Received 11 September 2025 Accepted 08 December 2025 Published 17 February 2026 Corresponding Author Nagajayant Nagamani, nagajayant@live.com DOI 10.29121/shodhkosh.v7.i1s.2026.7083 Funding: This research received no specific grant from any funding agency in the public, commercial, or not-for-profit sectors. Copyright: © 2026 The Author(s). This work is licensed under a Creative Commons Attribution 4.0 International License. With the license CC-BY, authors retain the copyright, allowing anyone to download, reuse, re-print, modify, distribute, and/or copy their contribution. The work must be properly attributed to its author.
		Keywords: Digital Archiving, Folk Art Preservation, Machine Learning, Computer Vision, Hybrid CNN–Transformer Models, Contrastive Learning, Class Imbalance, Content-Based Image Retrieval

1. INTRODUCTION

The quick cultural digitization has reformed the method of preservation, accessing, analysis of both intangible and tangible heritage. The folk art systems like Madhubani (the tradition that will be studied in this paper) are complex visual knowledge systems with their own system of symbolic motifs, color grammars, geometrical regularities and so-called stylistic constraints in the regions. The vast majority of the folk art forms do not appear in organized digital archives, as the most of them are still underrepresented and are mostly documented manually or subjectively and are preserved in a non-scaling manner, which is why they are underrepresented and thus can be discussed with reference to their cultural and historical context Alpaydin (2020). The computer science point of view is that this is a critical gap between the availability of raw visual information and the unavailability of intelligent machine-readable archival systems that can long-term preserve and retrieve information. Traditional forms of digital archiving are mainly image storage and rudimentary metadata addition, which does not implement much assistance in automated analysis, semantic indexing, and high-volume querying Bassier et al. (2020). These systems have problems in intra-class variance, cross-time and cross-location stylistic changes, and poor or noisy metadata, which are especially acute in datasets of folk art. Furthermore, manual annotation systems are not only time consuming, but also lack consistency, and cannot be used in scalable archival systems. This is what drives the consideration of machine-learning-based solutions that are capable of learning discriminative visual representations automatically and producing structured metadata out of unstructured cultural information Bongini et al. (2022), Casillo et al. (2023). Current innovations in computer vision and deep learning have shown good results in the image classification, pattern recognition, and content based image search.
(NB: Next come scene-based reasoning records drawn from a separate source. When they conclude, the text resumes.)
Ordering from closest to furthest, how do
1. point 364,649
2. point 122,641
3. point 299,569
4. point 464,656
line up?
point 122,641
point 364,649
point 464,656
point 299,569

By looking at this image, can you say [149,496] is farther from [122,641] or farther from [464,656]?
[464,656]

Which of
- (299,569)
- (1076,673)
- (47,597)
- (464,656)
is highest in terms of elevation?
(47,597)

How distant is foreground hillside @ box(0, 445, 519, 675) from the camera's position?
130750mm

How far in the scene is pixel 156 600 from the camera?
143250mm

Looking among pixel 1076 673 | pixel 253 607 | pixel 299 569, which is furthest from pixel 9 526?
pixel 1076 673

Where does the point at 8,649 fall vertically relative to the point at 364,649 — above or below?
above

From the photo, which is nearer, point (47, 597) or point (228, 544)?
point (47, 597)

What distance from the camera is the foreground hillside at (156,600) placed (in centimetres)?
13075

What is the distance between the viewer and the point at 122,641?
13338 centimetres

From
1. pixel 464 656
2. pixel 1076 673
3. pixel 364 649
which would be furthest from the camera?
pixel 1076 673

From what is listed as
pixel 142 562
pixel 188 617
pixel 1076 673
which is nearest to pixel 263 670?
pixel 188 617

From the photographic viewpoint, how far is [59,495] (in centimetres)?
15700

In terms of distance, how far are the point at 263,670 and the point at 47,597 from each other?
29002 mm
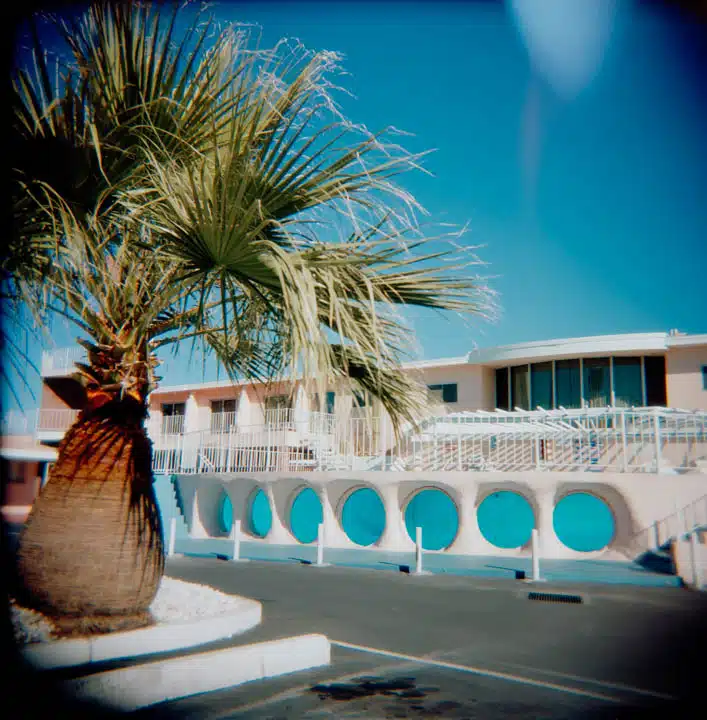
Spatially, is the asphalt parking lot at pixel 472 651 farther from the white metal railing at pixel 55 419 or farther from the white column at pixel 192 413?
the white metal railing at pixel 55 419

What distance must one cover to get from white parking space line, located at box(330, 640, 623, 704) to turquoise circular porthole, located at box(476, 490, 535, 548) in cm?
992

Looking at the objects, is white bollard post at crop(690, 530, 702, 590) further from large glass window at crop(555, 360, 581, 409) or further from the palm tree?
large glass window at crop(555, 360, 581, 409)

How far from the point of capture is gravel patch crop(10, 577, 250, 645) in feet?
20.0

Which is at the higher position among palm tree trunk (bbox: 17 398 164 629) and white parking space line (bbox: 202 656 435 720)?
palm tree trunk (bbox: 17 398 164 629)

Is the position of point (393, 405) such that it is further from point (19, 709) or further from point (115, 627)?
point (19, 709)

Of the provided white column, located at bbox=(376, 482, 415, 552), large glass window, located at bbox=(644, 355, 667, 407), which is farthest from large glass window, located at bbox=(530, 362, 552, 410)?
white column, located at bbox=(376, 482, 415, 552)

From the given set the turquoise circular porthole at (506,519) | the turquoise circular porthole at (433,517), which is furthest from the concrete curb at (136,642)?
the turquoise circular porthole at (433,517)

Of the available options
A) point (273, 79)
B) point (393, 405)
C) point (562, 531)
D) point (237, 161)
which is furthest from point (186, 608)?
point (562, 531)

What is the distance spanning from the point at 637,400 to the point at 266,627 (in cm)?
1662

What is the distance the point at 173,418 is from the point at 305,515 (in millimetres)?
10841

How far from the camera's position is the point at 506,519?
56.3 ft

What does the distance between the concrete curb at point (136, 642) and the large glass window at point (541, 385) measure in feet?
55.6

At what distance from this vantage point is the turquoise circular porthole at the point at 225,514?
2272cm

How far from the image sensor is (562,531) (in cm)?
1641
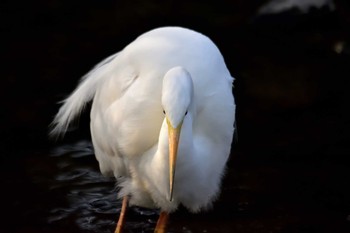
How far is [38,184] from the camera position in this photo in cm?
439

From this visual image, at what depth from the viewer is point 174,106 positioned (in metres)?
2.62

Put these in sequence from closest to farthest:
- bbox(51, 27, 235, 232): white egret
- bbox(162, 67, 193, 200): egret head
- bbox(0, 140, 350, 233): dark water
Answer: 1. bbox(162, 67, 193, 200): egret head
2. bbox(51, 27, 235, 232): white egret
3. bbox(0, 140, 350, 233): dark water

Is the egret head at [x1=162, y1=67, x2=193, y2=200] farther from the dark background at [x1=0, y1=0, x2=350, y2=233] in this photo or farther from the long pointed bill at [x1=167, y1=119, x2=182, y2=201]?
the dark background at [x1=0, y1=0, x2=350, y2=233]

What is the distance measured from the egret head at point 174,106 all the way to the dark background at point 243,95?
145 cm

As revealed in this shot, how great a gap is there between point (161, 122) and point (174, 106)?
595 millimetres

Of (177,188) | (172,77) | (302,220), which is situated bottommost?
(302,220)

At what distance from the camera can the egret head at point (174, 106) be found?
2619 mm

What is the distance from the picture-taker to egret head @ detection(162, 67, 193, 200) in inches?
103

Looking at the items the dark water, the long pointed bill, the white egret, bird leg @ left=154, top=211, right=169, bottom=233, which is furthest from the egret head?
the dark water

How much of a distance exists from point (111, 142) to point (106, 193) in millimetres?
905

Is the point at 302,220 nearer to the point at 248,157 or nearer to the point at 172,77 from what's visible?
the point at 248,157

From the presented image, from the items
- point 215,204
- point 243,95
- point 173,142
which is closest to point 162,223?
point 215,204

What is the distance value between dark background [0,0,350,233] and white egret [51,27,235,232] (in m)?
0.71

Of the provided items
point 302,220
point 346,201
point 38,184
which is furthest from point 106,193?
point 346,201
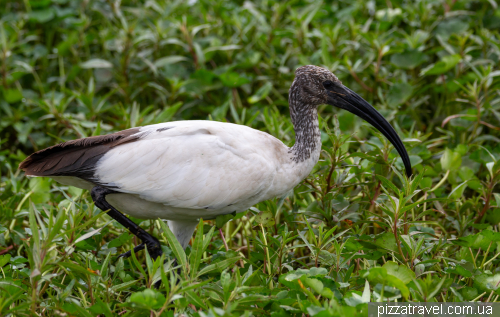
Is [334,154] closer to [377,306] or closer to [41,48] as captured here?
[377,306]

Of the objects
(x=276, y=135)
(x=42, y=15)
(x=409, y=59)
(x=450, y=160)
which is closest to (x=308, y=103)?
(x=276, y=135)

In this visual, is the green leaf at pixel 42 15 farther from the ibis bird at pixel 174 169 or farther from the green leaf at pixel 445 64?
the green leaf at pixel 445 64

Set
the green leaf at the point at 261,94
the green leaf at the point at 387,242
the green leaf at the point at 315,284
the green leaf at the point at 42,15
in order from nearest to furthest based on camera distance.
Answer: the green leaf at the point at 315,284, the green leaf at the point at 387,242, the green leaf at the point at 261,94, the green leaf at the point at 42,15

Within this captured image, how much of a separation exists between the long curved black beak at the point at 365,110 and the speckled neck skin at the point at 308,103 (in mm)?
64

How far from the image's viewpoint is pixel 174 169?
3.16 meters

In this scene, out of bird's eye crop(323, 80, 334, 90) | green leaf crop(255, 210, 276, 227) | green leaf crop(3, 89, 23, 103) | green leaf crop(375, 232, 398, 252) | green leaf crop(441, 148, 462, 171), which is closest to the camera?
green leaf crop(375, 232, 398, 252)

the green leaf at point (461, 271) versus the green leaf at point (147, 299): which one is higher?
the green leaf at point (147, 299)

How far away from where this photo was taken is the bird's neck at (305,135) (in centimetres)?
342

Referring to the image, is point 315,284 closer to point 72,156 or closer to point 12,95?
point 72,156

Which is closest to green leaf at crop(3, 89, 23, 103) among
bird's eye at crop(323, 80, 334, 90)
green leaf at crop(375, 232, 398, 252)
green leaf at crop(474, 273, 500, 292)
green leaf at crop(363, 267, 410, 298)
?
Answer: bird's eye at crop(323, 80, 334, 90)

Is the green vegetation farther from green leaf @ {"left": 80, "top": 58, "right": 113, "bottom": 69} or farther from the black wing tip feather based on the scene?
the black wing tip feather

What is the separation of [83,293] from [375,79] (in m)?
3.38

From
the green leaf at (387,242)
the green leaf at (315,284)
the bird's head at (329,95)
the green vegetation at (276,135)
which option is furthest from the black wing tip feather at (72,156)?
the green leaf at (387,242)

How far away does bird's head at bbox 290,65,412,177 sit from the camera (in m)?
3.49
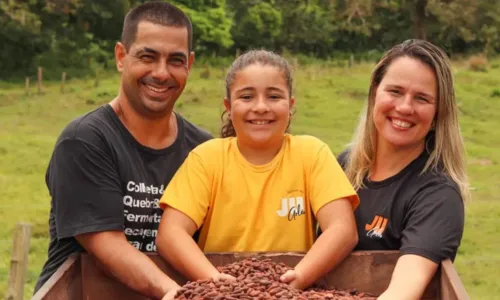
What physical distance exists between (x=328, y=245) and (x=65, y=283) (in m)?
1.03

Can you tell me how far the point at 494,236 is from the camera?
1220 centimetres

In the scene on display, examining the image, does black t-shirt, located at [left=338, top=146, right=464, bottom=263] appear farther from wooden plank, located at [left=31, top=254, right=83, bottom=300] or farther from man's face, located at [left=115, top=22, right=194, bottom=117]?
wooden plank, located at [left=31, top=254, right=83, bottom=300]

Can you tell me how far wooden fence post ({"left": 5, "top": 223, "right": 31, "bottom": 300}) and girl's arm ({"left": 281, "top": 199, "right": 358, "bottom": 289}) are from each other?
3.56 meters

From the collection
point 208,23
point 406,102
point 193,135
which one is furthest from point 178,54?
point 208,23

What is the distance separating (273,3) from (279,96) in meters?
36.6

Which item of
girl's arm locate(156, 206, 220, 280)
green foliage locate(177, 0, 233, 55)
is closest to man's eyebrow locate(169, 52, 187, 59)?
girl's arm locate(156, 206, 220, 280)

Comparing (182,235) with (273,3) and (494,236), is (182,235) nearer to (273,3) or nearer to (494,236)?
(494,236)

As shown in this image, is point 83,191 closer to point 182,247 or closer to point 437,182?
point 182,247

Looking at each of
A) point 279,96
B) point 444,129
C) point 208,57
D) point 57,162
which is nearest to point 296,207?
point 279,96

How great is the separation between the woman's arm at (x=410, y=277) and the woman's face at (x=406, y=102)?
63 centimetres

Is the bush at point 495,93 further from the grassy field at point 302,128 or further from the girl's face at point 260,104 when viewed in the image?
the girl's face at point 260,104

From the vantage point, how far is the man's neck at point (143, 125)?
4.29 meters

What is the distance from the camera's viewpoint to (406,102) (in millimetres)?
4086

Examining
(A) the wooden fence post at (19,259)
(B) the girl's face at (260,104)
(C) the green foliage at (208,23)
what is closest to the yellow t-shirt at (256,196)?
(B) the girl's face at (260,104)
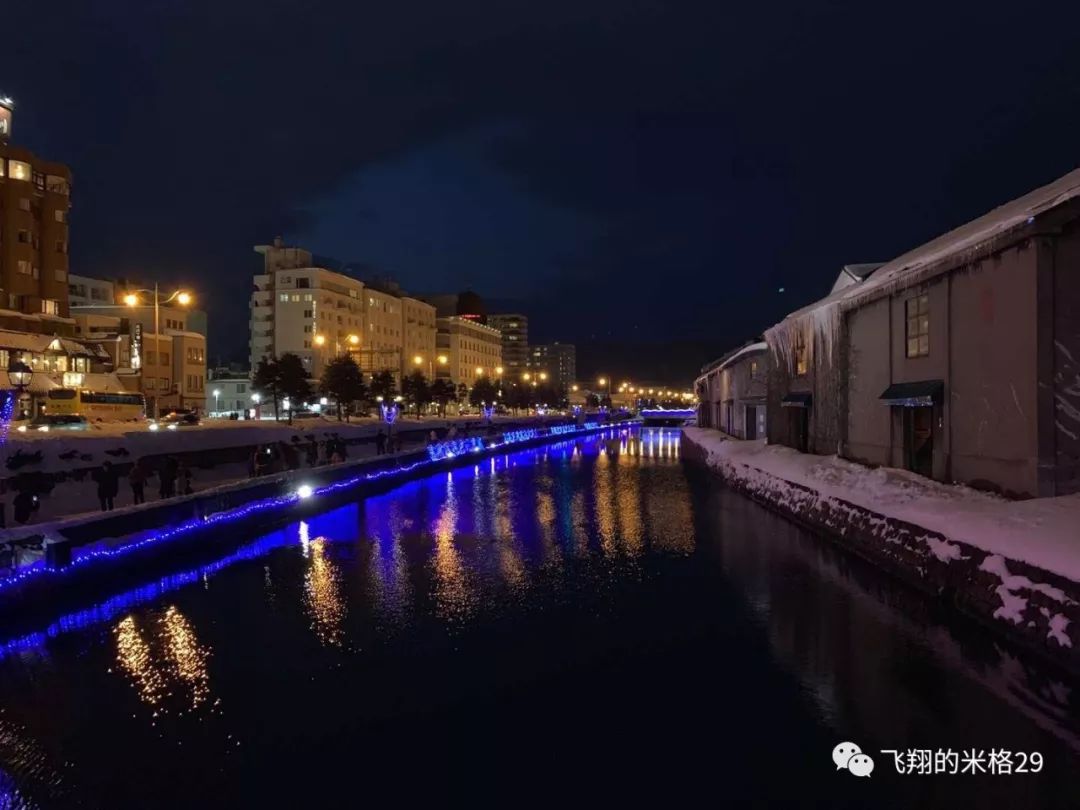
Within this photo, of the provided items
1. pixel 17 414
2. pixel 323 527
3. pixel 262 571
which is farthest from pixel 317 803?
pixel 17 414

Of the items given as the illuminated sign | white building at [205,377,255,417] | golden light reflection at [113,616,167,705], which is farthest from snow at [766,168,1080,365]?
white building at [205,377,255,417]

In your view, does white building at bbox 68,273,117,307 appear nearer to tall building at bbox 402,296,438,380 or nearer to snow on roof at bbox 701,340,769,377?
tall building at bbox 402,296,438,380

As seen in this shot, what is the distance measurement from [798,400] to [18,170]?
237 ft

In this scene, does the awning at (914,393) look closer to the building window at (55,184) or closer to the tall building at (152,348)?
the tall building at (152,348)

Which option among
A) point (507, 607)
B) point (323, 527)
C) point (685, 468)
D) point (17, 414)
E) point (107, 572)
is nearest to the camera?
point (507, 607)

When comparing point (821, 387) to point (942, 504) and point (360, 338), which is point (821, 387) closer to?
point (942, 504)

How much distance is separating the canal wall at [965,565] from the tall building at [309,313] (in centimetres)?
9148

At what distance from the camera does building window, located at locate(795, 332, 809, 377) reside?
32434mm

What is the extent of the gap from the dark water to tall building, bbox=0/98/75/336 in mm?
71061

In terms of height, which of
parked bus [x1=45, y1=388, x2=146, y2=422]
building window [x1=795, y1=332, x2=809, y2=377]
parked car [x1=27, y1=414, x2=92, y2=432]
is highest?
building window [x1=795, y1=332, x2=809, y2=377]

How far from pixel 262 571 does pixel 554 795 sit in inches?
397

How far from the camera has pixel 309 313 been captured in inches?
4444

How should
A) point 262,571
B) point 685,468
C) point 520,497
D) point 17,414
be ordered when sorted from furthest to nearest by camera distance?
point 17,414 → point 685,468 → point 520,497 → point 262,571

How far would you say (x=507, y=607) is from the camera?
11.9 metres
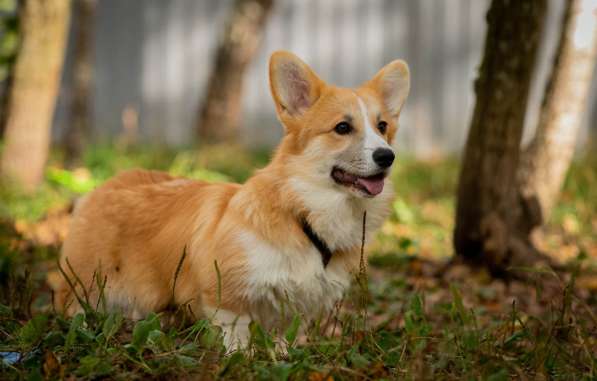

In the context of folk art archiving, such models can provide the ability to automate the process of style classification, identify motifs, tag semantics, and similarity-based retrieval Castano et al. (2021). Nevertheless, the available studies in this field have mainly addressed the datasets of Western art or generic styles of art, with minimal consideration of culturally-specific limitations in computations and contextual understanding of folk art. These limitations are the focus of this paper since the project outlines a machine-learning-based digital archiving structure applicable to a particular folk-art tradition. Its essence is to create a large-scale, data-intensive archival pipeline that combines the visual feature learning, automatic metadata generation and effective retrieval systems Europeana Pro (2023).

The entire work has three primary contributions: (i) formalization of the folk-art digital archiving problem in the framework of systems and machine learning, (ii) creation of a systematized dataset and feature learning pipeline, applicable to visually motivated complex and rich data, and (iii) the evaluation of archival performance through standard metrics of machine learning and information retrieval.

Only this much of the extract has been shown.